Page extract:
A report on the On Think Tanks Conference: Washington DC

26 August 2019

The first On Think Tanks Conference in the US was held on June 25 2019 at the World Resources Institute in Washington DC. The conference brought together  thinktankers, think tank scholars, policy entrepreneurs and funders to discuss issues such as public engagement, evidence and values, think tanks and social movements, and diversity and inclusion within think tanks.

The On Think Tanks Conference: Washington DC was the most recent in a series of events held around the world where participants share experiences, present their research, co-develop solutions to common challenges and establish new and strengthen old partnerships.


The On Think Tanks Conference: Washington DC was designed and delivered in partnership with  MediaTank Productions,  New America,  Soapbox, and World Resources Institute(WRI).

What did we learn?

The OTT Conference in DC, like all other OTT events, was an opportunity to explore ideas in an open and engaging way.

The three keynote speeches focused on the overarching issue concerning the meeting: public engagement.

Speaking from different perspectives, Lawrence, Cecilia and David, spoke of the need to reach out beyond traditional audiences and presented alternative approaches to do so.

Instructions to follow:
Reproduce everything in the conference report from "A report on" down to "within think tanks.".

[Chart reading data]

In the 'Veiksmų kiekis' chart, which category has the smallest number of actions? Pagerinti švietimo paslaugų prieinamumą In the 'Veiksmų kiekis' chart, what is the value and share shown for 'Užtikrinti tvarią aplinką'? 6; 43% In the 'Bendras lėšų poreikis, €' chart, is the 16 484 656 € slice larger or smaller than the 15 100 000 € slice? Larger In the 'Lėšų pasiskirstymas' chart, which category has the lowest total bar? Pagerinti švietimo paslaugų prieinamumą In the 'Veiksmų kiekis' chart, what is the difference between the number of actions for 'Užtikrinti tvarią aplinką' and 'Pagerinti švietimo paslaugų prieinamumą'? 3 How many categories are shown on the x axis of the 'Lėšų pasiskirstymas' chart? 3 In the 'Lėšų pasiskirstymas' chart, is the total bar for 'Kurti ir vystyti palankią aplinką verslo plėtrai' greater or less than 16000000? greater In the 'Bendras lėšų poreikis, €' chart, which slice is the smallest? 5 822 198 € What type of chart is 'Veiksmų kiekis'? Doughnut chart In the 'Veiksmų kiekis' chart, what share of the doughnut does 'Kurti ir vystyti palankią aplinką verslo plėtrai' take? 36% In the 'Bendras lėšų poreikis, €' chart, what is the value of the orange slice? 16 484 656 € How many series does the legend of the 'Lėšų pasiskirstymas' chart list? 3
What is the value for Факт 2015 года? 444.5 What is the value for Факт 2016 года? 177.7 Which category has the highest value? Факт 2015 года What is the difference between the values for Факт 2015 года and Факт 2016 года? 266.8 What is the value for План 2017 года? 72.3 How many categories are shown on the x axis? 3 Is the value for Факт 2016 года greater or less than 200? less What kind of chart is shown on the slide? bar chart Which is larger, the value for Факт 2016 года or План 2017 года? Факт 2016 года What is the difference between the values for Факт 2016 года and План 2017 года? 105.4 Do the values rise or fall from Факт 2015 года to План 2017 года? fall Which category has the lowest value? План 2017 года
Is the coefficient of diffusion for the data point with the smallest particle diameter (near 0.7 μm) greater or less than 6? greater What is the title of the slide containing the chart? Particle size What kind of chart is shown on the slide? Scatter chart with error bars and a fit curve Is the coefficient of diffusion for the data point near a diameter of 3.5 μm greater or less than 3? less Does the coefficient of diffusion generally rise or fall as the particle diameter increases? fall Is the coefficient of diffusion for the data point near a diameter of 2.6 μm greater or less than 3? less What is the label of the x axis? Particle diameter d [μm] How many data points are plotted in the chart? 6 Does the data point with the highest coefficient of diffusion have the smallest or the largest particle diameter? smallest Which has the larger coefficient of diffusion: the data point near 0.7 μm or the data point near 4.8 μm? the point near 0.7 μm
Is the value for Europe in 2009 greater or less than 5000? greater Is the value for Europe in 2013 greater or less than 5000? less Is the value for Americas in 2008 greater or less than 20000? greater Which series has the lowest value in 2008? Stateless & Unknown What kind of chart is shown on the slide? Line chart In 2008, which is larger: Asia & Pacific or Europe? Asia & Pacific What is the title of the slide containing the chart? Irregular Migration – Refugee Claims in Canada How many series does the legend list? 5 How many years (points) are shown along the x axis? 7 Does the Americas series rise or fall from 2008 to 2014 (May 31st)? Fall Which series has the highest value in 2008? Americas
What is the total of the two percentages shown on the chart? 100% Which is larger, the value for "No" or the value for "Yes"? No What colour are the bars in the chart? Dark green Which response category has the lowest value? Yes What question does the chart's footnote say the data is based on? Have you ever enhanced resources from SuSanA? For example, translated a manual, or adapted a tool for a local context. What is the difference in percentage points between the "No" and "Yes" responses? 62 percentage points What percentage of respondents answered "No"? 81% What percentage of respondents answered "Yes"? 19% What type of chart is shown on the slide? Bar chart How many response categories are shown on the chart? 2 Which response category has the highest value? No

Result below:
A report on the On Think Tanks Conference: Washington DC

26 August 2019

The first On Think Tanks Conference in the US was held on June 25 2019 at the World Resources Institute in Washington DC. The conference brought together  thinktankers, think tank scholars, policy entrepreneurs and funders to discuss issues such as public engagement, evidence and values, think tanks and social movements, and diversity and inclusion within think tanks.